Brian Kelly, the editor of U.S. News and World Report, said in an interview with Education Week that the magazine was committed to accurate data, and that updated charts reflecting accurate numbers would be available within "a few days."
Those who work with the Common Core of Data frequently recognize that the data can have some glitches, said Brian M. Stecher, an associate director at RAND Corp's education division, a research giant in the field. RAND does use the federal data, but usually to draw a sample of schools and districts for further study. "We often refer to the CCD as a starting point," he said.
But Stecher said a larger issue is the worth of ranking high schools at all. Colleges and universities—which are also rated by U.S. News in well-read reports each year—potentially draw students from all over the country. But people don't generally move around the country to attend top-rated high schools, he said. In addition, high schools differ so much from state to state in important ways, such as in access to AP courses or credits needed to earn a high school diploma. The rankings also can't get at non-academic factors that make a high school attractive to students.
"It just seems to me this is part of this U.S. obsession with ranking everything, and then ignoring everything that isn't number one," Stecher said.
More Rankings to Come
But Kelly, the editor of the magazine, disagrees. The problems turned up in this year's rankings have not prompted the magazine to change its methodology or to pull back on ranking schools, he said.
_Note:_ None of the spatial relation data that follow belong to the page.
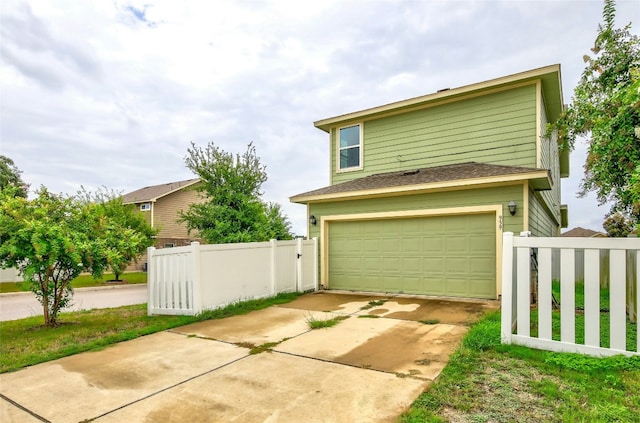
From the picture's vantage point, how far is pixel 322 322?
18.0ft

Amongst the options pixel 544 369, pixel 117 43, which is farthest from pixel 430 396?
pixel 117 43

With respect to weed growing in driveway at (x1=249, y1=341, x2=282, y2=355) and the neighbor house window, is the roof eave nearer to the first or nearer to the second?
the neighbor house window

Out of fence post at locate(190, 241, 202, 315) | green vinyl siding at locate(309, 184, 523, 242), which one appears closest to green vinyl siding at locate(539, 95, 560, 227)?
green vinyl siding at locate(309, 184, 523, 242)

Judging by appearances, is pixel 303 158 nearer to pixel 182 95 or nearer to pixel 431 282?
pixel 182 95

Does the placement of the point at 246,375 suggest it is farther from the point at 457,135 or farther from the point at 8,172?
the point at 8,172

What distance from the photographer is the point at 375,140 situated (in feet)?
34.0

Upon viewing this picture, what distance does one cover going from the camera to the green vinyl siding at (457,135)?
8273mm

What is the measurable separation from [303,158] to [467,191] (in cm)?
1108

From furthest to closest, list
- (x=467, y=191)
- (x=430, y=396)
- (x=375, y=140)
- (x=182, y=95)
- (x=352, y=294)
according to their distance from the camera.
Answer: (x=182, y=95)
(x=375, y=140)
(x=352, y=294)
(x=467, y=191)
(x=430, y=396)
In fact, an additional list, ranking the nation's best science, technology, engineering and math schools will be released soon, he said. In that case, the magazine will be using data such as pass rates on AP tests, and will not be relying on the Common Core of Data, he said.
People do use the data to make real estate decisions, and policymakers within a county or state can evaluate the rankings to find out why similar-situated schools are achieving dramatically different results, he said. Even comparisons among schools in different states has value, he contends.
"You essentially have states that are fooling themselves," Kelly said. "We see some states that are much more represented than others on the best high school list. Why is that?"
He added that rankings are growing in importance, not lessening. "You don't know where you're going unless you have a map, and data helps provide that map." And indeed, U.S. News is not alone: On Monday, Newsweek released its list of the nation's 1,000 best high schools. Rather than relying on federal data, Newsweek's ratings were developed from information gathered from the 2,300 school administrators who responded to the magazine's survey.